My mother doesn't answer him, but peers down at me, hand on her cocked hip, swinging the dripping pan around by its handle. "Hey, sweetheart."

Theo's almost trembling with anger, I realize, as I adjust in his arms. His grip is iron tight, and he's showing no signs of letting go.

"Theo? Baby, let's go to the kitchen table and all sit down. She probably has some bullshit explanation."

My mother laughs. "I always do, Sandra. Come, young man, release my daughter. I'm too fond of her to cause her any harm."

She prances out of the room and starts knocking things around in the kitchen, and I sigh. "I dunno exactly why yet, but she cast a paralysis spell on me. She knew you'd call. Come on, baby."

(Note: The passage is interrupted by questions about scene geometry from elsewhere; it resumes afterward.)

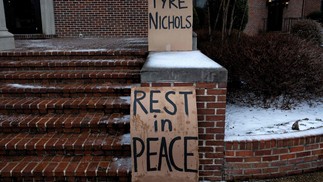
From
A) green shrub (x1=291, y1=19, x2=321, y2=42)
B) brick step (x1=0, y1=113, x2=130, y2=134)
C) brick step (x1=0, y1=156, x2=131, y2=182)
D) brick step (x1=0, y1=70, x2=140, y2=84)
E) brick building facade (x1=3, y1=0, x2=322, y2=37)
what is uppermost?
brick building facade (x1=3, y1=0, x2=322, y2=37)

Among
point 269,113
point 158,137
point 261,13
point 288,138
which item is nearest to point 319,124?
point 269,113

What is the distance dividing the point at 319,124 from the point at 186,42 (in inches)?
78.0

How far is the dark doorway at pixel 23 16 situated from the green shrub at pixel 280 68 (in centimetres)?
759

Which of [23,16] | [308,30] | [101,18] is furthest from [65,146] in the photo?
[308,30]

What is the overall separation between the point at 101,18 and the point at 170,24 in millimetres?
6184

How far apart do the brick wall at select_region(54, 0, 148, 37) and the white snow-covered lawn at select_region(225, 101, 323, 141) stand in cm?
615

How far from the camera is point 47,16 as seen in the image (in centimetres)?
916

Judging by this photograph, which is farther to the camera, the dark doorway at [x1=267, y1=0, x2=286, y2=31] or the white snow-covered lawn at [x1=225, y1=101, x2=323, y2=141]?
the dark doorway at [x1=267, y1=0, x2=286, y2=31]

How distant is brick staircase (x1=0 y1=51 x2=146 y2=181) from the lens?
2.70m

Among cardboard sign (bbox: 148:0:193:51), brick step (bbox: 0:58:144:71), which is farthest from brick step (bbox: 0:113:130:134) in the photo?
cardboard sign (bbox: 148:0:193:51)

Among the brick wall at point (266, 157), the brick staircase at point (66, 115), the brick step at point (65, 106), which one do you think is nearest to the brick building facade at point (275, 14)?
the brick staircase at point (66, 115)

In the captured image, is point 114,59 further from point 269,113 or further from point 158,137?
point 269,113

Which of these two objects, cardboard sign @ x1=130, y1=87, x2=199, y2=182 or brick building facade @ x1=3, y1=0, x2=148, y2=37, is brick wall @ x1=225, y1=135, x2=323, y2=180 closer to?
cardboard sign @ x1=130, y1=87, x2=199, y2=182

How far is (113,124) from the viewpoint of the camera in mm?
3047
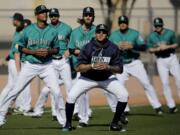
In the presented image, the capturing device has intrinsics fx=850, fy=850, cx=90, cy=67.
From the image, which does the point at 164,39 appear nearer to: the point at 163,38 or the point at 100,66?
the point at 163,38

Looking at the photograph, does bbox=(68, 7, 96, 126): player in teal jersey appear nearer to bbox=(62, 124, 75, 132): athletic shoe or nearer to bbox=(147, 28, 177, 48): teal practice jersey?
bbox=(62, 124, 75, 132): athletic shoe

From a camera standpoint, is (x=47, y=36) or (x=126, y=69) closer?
(x=47, y=36)

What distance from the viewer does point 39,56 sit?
608 inches

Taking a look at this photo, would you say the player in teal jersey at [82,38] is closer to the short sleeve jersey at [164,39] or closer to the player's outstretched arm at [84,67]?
the player's outstretched arm at [84,67]

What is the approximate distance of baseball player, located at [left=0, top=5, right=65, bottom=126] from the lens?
605 inches

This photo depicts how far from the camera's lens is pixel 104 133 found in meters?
14.6

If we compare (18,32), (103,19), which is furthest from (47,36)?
(103,19)

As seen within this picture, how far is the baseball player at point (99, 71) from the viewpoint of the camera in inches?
589

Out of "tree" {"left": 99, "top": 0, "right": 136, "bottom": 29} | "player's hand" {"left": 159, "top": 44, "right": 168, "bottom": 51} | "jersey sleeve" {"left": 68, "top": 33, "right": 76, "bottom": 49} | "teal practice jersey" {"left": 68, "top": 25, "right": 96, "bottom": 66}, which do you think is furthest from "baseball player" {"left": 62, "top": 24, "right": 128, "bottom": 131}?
"tree" {"left": 99, "top": 0, "right": 136, "bottom": 29}

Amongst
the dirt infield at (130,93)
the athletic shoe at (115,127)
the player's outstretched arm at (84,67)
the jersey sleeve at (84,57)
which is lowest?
the dirt infield at (130,93)

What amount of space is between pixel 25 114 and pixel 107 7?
14.8 metres

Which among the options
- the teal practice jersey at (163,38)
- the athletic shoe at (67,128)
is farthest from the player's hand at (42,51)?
the teal practice jersey at (163,38)

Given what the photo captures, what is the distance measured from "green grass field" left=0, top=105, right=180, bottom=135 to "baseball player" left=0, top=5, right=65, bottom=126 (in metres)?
0.53

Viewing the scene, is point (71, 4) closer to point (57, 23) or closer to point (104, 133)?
point (57, 23)
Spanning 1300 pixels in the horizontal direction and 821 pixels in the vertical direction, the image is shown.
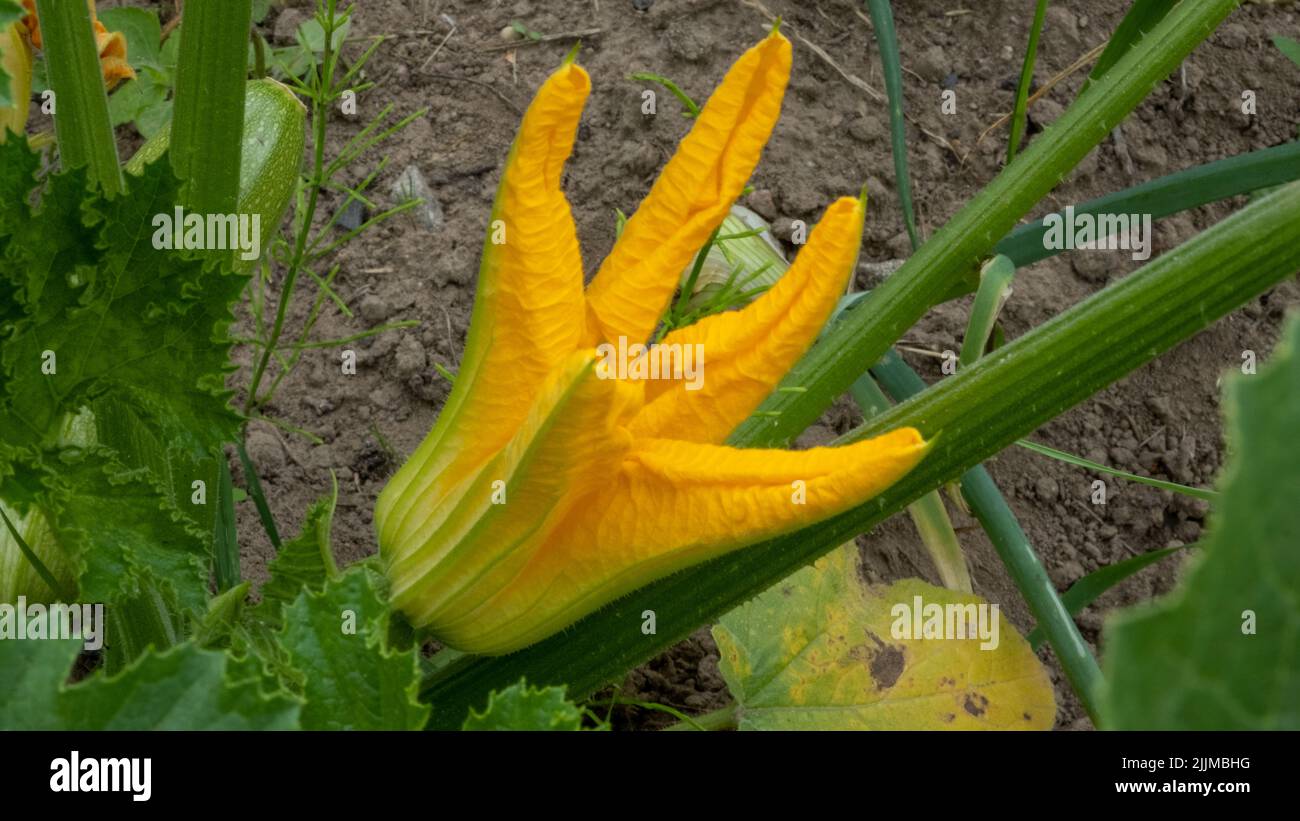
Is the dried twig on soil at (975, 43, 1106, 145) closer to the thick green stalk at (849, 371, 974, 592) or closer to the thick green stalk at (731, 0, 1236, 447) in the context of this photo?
the thick green stalk at (849, 371, 974, 592)

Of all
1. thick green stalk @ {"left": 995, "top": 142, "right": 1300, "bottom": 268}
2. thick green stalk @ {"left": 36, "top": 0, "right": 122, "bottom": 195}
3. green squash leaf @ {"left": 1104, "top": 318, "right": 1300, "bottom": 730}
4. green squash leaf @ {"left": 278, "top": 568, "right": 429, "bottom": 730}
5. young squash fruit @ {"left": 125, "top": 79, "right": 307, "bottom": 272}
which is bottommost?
green squash leaf @ {"left": 1104, "top": 318, "right": 1300, "bottom": 730}

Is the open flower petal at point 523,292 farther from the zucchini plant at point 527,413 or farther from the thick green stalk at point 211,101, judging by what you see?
the thick green stalk at point 211,101

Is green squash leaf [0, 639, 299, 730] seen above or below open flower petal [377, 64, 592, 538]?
below

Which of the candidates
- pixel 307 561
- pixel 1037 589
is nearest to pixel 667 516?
pixel 307 561

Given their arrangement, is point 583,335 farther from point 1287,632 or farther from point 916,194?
point 916,194

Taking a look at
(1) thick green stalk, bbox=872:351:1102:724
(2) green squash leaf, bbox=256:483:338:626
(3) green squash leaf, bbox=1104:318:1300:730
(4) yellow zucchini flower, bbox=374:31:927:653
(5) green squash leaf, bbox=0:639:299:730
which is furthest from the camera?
(1) thick green stalk, bbox=872:351:1102:724

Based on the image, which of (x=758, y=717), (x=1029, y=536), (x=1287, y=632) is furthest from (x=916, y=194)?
(x=1287, y=632)

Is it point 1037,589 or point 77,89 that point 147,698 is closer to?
point 77,89

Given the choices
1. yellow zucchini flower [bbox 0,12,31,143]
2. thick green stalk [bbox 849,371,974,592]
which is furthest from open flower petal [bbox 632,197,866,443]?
yellow zucchini flower [bbox 0,12,31,143]
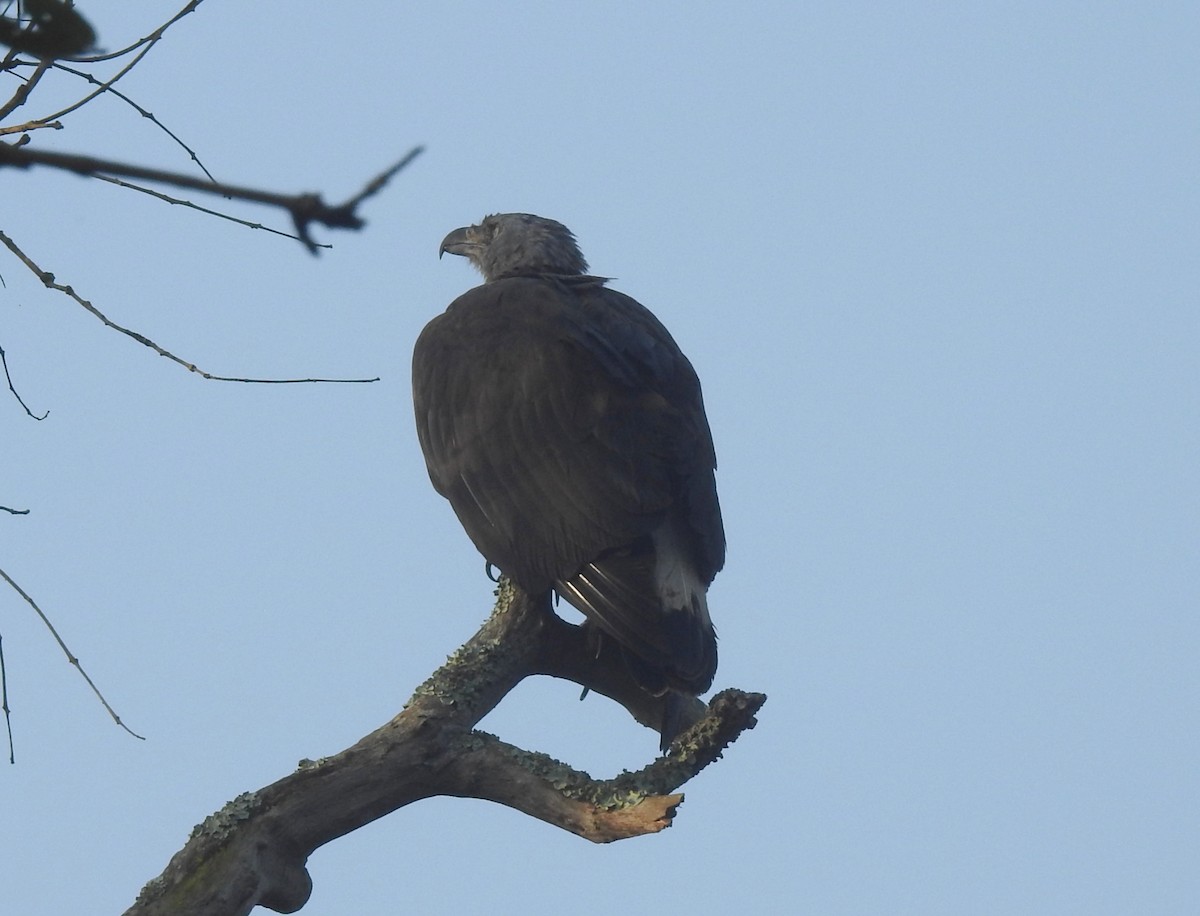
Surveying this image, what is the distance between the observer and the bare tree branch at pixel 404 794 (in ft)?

"Yes, baby, come on!" We hear from the kitchen. Theo almost growls, gripping my hand.

She's at the counter making broth with the abundance of vegetables I always have now, due to Theo being over almost every day. I sit, and Theo follows suit, sullenly. I grab his hand, but his fingers remain slack in mine.

"We have a few things to discuss, don't we?" She brushes the last of the hastily-chopped vegetables into the bubbling pot from the chopping board, then slides gracefully into the chair across from us. The same seat Theo was in when I first tested his lines.

"How and why did you cast that on me?"

She plunks her head in her hand, a gleam in her laughing eyes. "Determining potion I had you drink when you were nine."

Theo makes a sound next to me, and I squeeze his hand.

"Wha- okay. Why."

"So I could meet your partner, of course."

I feel my eyebrows furl. "Ma. Come on. This isn't twenty questions."

She's silent for a moment, but there's no crease of worry or remorse in her satiny skin. "No one cares for suspense these days, do they?"

"Ma if you don't come out with an explanation I'm not coming over for your birthday."

"An antibiotic I crafted for you when you got sick right before your tenth birthday, with that awful cough that just shook your little body to bits. Remember?"

I nod. She spent hours making it bright blue because that was my favorite color at the time. Memories like those are the reasons I still make sure to call her every few days.

"I figured I'd add something extra, just for my own peace of mind." She sits forward, and only then does Theo's hand come alive in mine, curling warm and tight around my fingers. "When your partner is determined, by you, you're... placed on hold, I suppose. And I'm... alerted."

"But you didn't know when I called you," Theo interjects.